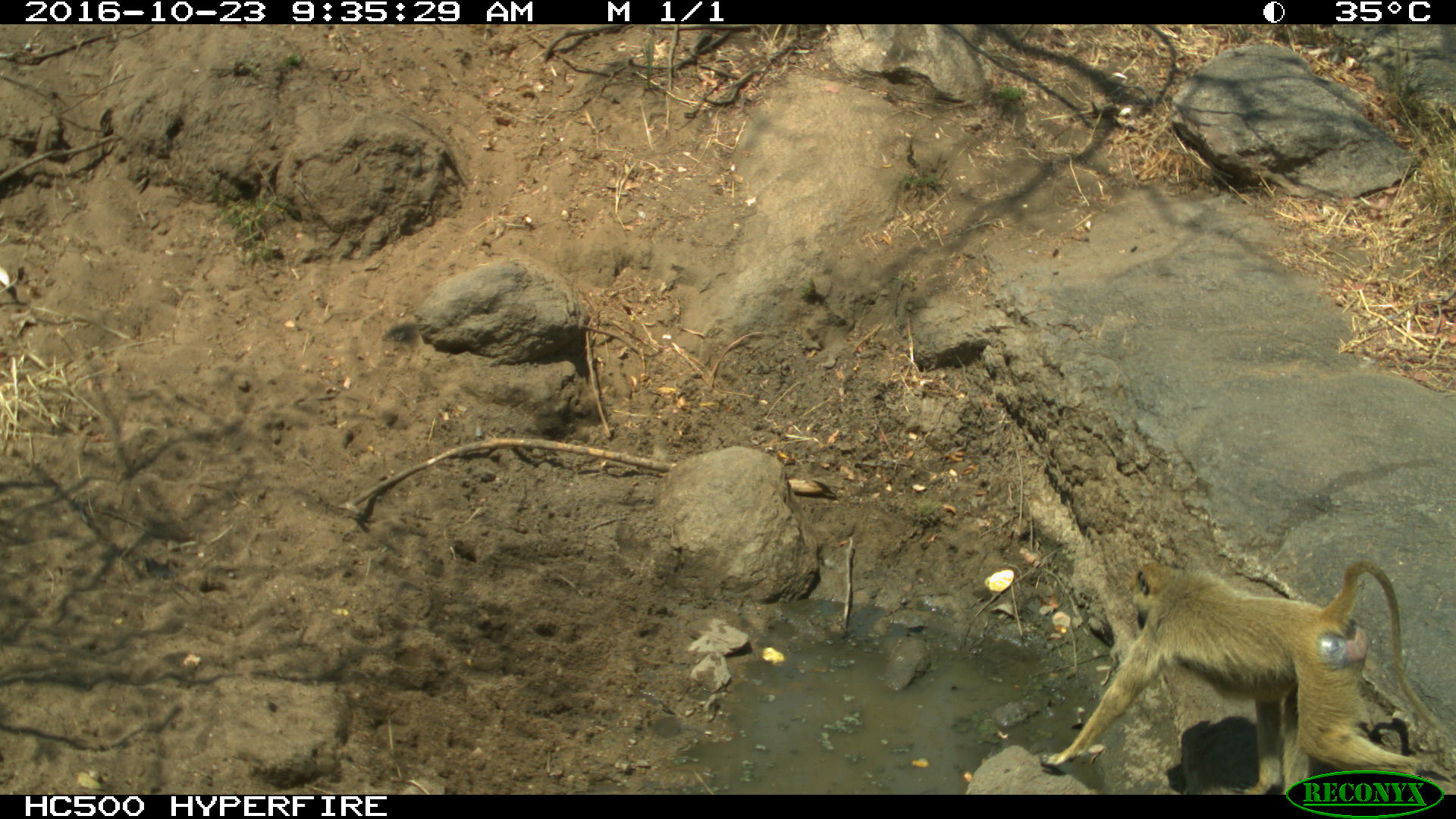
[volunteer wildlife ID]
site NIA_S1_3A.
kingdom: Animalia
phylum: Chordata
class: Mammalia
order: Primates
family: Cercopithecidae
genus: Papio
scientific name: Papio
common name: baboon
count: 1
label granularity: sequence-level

+ + +

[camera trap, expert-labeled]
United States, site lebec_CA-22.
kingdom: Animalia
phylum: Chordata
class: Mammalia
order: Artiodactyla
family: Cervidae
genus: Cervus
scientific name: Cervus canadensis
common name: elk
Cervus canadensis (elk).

+ + +

◆ **ABOUT THIS EXERCISE**
Please give back, exactly as it stands above, the stretch from the line with "[volunteer wildlife ID]" through the line with "label granularity: sequence-level", and no line outside it.

◆ **TASK ANSWER**
[volunteer wildlife ID]
site NIA_S1_3A.
kingdom: Animalia
phylum: Chordata
class: Mammalia
order: Primates
family: Cercopithecidae
genus: Papio
scientific name: Papio
common name: baboon
count: 1
label granularity: sequence-level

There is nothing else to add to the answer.